READING PASSAGE:
..........

The governor’s claims about the impact of the stimulus package ignore the truth already in his own State. According to the Texas Workforce Commission, the State is going to run out of money anyway and will soon be unable to meet the demand for unemployment benefits. At least with the Federal stimulus funds, Texas will be able to provide for its unemployed for longer than its current ability. Also the federal funding will reach out and provide for people apparently ignored by the current Texas system; namely, low wage earners and part-time employees like single mothers, college students and senior citizens. These folks are just as entitled to coverage as are high wage earners as over the years, both have had taxes taken from their paychecks specifically for unemployment insurance. Texas apparently discriminates against the poor by denying them benefits while paying benefits to the higher wage earners. What leaders forget is that both the low wage earner and the high wage earner are now on unemployment and neither is a wage earner. To discriminate against one class of persons based on past performance is shameful as everybody unemployed should be covered by unemployment insurance.
We provide by mandate unemployment insurance because we want to assure a stream of income in the event of temporary unemployment. For this reason alone, workers are compelled by law to dislodge a portion of their earnings to the government. Implicitly with that payroll deduction goes a promise that if the worker loses a job, there will be income available until replacement employment becomes available.
It is not the fault of the worker or the unemployed that our economy and job base is a mess. Whether they flipped burgers at McDonalds or flipped switches at the Johnson Space Center, being now without a job puts the unemployed in the same predicament. We can look to Governor Perry and his Republican counterparts across the nation and easily affix blame for our current economic woes directly on them. After all, Republicans ran the country for the past eight years and it was on their watch that the economy tanked.
Regardless of who is to blame and what may be the cause, our nation has to provide for the weakest amongst us. People need to eat, pay rent, and have utilities if there is ever a hope they will be able to again function as taxpaying citizens. To cut people from their benefits and leave them by the roadside to starve to death is not who we are as a people. Though we grumble and groan at the tax load necessary to provide for those without, the alternative is far more worse.

..........

DATASET EXCERPT:

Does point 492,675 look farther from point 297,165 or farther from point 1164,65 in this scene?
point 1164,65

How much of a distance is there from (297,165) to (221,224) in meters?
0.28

..........

WORK TO COMPLETE:
a - Please copy the unemployment insurance text word for word, from "We provide by" up to and including "employment becomes available.".
b - In the unemployment insurance text, which groups are named as examples of the low wage earners and part-time employees that the federal funding would cover?

PER-TASK ANSWERS:
a -
We provide by mandate unemployment insurance because we want to assure a stream of income in the event of temporary unemployment. For this reason alone, workers are compelled by law to dislodge a portion of their earnings to the government. Implicitly with that payroll deduction goes a promise that if the worker loses a job, there will be income available until replacement employment becomes available.

b - Single mothers, college students and senior citizens.